I) To the extent that any provision of these Terms is determined to be illegal or unenforceable, the remainder of those Terms will remain in full force and effect.
I) The United Nations Convention on Contracts for the International Sale of Goods will not apply to these Terms.
k) Products are not specifically designed, manufactured or intended for sale as parts, components or assemblies for the planning, construction, maintenance or direct operation of a nuclear facility. Customer is solely liable if Products or Support purchased by Customer are used for these applications. Customer will indemnify and hold TEGAM harmless from all loss, damage, expense or liability in connection with such use.

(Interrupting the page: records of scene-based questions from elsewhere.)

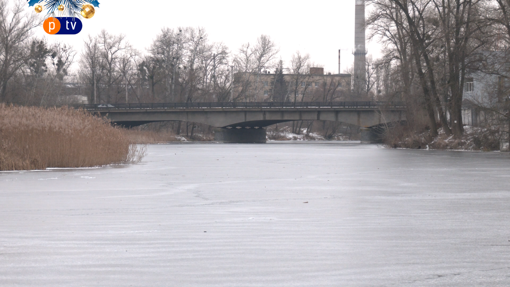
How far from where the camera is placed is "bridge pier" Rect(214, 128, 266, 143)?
81.7 m

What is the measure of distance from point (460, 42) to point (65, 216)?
36.7m

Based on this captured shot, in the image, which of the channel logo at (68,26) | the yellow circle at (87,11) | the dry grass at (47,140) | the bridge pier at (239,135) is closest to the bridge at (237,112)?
the bridge pier at (239,135)

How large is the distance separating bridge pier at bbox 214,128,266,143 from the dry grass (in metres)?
56.4

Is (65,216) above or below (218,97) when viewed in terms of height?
below

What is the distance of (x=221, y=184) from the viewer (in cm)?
1748

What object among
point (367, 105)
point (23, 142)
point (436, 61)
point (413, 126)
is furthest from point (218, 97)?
point (23, 142)

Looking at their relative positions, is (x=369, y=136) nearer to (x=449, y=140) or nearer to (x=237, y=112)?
(x=237, y=112)

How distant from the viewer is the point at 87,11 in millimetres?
14570

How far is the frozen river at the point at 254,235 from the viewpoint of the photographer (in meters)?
6.15

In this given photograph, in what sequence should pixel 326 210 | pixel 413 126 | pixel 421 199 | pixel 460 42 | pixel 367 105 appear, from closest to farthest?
pixel 326 210, pixel 421 199, pixel 460 42, pixel 413 126, pixel 367 105

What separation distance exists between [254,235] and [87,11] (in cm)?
791

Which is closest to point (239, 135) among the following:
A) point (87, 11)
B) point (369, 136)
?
point (369, 136)

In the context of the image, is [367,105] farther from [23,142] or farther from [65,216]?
[65,216]

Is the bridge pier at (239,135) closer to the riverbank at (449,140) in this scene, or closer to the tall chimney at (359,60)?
the tall chimney at (359,60)
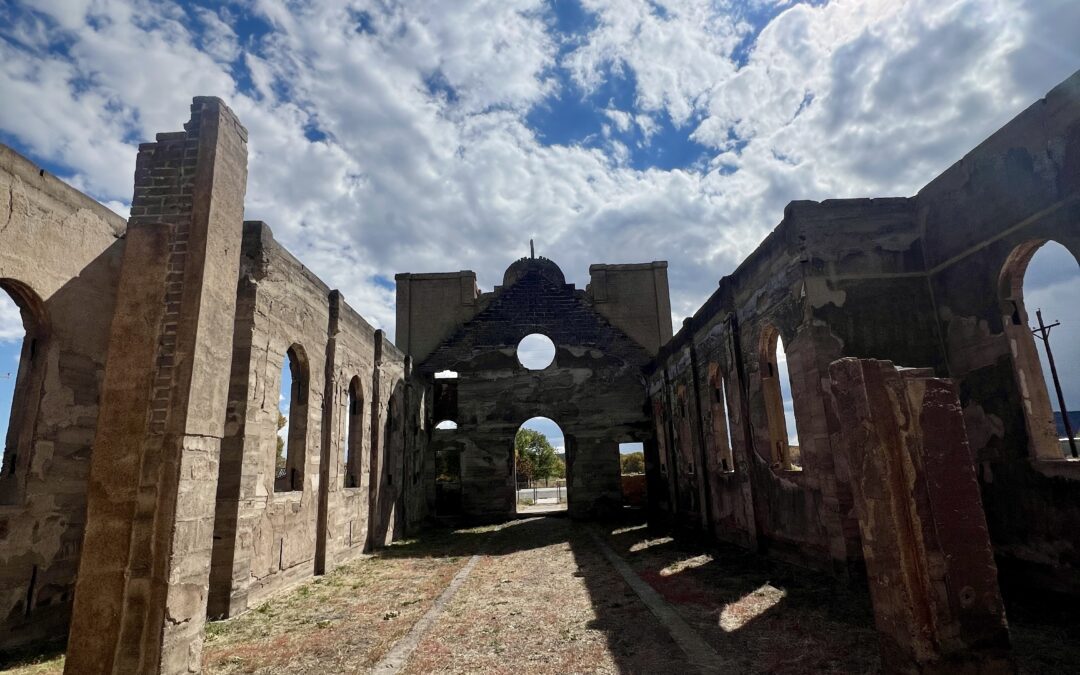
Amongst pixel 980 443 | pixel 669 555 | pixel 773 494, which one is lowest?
pixel 669 555

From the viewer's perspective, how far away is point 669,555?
37.2ft

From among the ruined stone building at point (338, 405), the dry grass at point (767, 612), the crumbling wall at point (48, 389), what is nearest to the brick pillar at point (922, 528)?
the ruined stone building at point (338, 405)

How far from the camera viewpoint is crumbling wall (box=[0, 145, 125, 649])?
5.80 metres

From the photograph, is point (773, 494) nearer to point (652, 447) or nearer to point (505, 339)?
point (652, 447)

l) These Terms constitute the entire agreement between TEGAM and Customer, and supersede any previous communications, representations or agreements between the parties, whether oral or written, regarding transactions hereunder. Customer’s additional or different terms and conditions will not apply. Customer’s purchase or license of Products and Support will constitute Customer’s acceptance of these Terms, which may not be changed except by an amendment signed by an authorized representative of each party.